Editing Maximum principle (section)

===Summary of proof===
Let {{mvar|M}} be an open subset of Euclidean space. Let <math>u:M\to\mathbb{R}</math> be a twice-differentiable function which attains its maximum value {{mvar|C}}. Suppose that
:<math>a_{ij}\frac{\partial^2u}{\partial x^i\,\partial x^j}+b_i\frac{\partial u}{\partial x^i}\geq 0.</math>

Suppose that one can find (or prove the existence of):
* a compact subset {{mvar|Ω}} of {{mvar|M}}, with nonempty interior, such that {{math|''u''(''x'') < ''C''}} for all {{mvar|x}} in the interior of {{mvar|Ω}}, and such that there exists {{math|''x''<sub>0</sub>}} on the boundary of {{mvar|Ω}} with {{math|''u''(''x''<sub>0</sub>) {{=}} ''C''}}.

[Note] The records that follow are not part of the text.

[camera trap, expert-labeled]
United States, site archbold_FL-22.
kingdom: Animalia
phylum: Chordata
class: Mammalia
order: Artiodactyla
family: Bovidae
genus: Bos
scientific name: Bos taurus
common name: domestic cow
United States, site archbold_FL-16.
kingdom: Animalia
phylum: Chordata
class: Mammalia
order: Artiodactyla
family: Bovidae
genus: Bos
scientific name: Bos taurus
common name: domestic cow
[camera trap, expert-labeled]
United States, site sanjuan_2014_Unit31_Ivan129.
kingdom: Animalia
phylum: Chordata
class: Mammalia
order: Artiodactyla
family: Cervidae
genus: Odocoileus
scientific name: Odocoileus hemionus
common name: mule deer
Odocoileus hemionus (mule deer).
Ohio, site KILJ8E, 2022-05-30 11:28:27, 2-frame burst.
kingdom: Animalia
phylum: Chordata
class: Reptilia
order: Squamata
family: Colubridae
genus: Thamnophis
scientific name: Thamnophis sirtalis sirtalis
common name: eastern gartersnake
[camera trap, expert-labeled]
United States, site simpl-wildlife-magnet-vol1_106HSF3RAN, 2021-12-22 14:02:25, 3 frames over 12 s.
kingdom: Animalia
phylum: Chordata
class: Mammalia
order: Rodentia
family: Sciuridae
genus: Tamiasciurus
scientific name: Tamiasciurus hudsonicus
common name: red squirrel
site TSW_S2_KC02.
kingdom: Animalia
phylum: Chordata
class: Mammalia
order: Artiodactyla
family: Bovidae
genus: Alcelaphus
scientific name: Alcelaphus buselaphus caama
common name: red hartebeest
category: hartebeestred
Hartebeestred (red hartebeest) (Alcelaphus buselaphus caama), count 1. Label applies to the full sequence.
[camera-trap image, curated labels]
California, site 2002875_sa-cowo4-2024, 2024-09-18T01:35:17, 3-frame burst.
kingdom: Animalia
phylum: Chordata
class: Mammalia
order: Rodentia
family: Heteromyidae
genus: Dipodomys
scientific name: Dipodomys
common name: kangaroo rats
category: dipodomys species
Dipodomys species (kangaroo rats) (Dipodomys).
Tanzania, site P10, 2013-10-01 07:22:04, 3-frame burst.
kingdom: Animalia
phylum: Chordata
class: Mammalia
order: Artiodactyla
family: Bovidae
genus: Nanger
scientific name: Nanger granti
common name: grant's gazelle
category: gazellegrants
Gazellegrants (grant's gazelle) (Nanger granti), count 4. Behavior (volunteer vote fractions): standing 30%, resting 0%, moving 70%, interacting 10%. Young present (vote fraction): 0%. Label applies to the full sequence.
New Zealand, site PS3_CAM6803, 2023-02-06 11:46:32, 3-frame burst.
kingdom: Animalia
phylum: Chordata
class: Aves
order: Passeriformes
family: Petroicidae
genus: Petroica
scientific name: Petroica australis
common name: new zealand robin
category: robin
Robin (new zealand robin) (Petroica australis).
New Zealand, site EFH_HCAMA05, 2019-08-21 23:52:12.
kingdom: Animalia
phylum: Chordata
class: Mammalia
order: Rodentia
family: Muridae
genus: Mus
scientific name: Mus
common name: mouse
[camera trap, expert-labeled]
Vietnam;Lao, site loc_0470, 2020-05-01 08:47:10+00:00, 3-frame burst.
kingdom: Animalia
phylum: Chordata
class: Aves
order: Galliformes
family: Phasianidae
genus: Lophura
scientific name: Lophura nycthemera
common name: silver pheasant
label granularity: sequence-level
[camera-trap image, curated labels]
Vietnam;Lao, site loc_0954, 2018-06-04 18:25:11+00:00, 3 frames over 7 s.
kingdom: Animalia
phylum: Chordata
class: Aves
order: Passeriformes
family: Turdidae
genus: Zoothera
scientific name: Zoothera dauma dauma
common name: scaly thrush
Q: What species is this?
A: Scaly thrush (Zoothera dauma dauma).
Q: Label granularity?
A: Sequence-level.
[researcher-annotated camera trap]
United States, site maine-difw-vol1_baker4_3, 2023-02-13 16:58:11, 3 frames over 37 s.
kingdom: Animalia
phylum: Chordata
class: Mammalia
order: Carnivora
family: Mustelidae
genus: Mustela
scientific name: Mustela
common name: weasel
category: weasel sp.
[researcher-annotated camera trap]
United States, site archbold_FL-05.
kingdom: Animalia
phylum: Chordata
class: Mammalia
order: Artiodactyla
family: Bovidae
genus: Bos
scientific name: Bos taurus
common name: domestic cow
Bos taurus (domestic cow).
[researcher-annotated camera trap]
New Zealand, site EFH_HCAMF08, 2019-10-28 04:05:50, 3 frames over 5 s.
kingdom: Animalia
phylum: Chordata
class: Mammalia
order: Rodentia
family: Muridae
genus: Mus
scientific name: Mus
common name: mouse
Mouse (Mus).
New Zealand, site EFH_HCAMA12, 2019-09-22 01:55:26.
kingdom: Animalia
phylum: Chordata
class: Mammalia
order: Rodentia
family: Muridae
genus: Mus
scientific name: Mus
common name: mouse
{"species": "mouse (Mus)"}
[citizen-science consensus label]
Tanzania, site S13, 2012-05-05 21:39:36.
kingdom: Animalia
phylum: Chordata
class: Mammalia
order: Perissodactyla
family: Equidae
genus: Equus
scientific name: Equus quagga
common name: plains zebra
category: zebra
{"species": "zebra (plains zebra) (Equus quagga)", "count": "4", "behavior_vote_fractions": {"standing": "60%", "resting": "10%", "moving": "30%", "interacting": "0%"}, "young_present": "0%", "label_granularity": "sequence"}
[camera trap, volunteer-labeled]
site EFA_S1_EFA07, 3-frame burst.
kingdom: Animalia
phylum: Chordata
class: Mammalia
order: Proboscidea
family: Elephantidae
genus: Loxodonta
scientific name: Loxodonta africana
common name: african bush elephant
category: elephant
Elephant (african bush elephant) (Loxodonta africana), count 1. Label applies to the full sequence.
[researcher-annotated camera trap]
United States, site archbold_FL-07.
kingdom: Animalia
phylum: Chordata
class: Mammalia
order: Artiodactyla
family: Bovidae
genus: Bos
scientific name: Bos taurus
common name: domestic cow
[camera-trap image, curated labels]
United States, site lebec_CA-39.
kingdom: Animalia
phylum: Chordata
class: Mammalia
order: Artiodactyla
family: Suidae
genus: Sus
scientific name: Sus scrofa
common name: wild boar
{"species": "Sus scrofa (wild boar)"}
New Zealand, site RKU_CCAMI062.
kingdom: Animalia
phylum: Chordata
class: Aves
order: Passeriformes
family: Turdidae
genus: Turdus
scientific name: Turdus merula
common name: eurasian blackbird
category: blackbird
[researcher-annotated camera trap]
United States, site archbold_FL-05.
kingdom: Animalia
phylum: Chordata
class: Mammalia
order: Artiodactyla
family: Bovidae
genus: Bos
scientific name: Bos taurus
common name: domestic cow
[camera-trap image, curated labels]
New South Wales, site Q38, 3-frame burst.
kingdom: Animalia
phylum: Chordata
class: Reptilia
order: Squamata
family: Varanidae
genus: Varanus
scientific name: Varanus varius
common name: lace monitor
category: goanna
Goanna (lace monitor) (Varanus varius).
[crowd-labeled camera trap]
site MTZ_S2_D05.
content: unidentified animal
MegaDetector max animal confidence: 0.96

* a continuous function <math>h:\Omega\to\mathbb{R}</math> which is twice-differentiable on the interior of {{mvar|Ω}} and with
::<math>a_{ij}\frac{\partial^2h}{\partial x^i\,\partial x^j}+b_i\frac{\partial h}{\partial x^i}\geq 0,</math>
: and such that one has {{math|''u'' + ''h'' ≤ ''C''}} on the boundary of {{mvar|Ω}} with {{math|''h''(''x''<sub>0</sub>) {{=}} 0}}
Then {{math|''L''(''u'' + ''h'' − ''C'') ≥ 0}} on {{mvar|Ω}} with {{math|''u'' + ''h'' − ''C'' ≤ 0}} on the boundary of {{mvar|Ω}}; according to the weak maximum principle, one has {{math|''u'' + ''h'' − ''C'' ≤ 0}} on {{mvar|Ω}}. This can be reorganized to say
:<math>-\frac{u(x)-u(x_0)}{|x-x_0|}\geq \frac{h(x)-h(x_0)}{|x-x_0|}</math>
for all {{mvar|x}} in {{mvar|Ω}}. If one can make the choice of {{mvar|h}} so that the right-hand side has a manifestly positive nature, then this will provide a contradiction to the fact that {{math|''x''<sub>0</sub>}} is a maximum point of {{mvar|u}} on {{mvar|M}}, so that its gradient must vanish.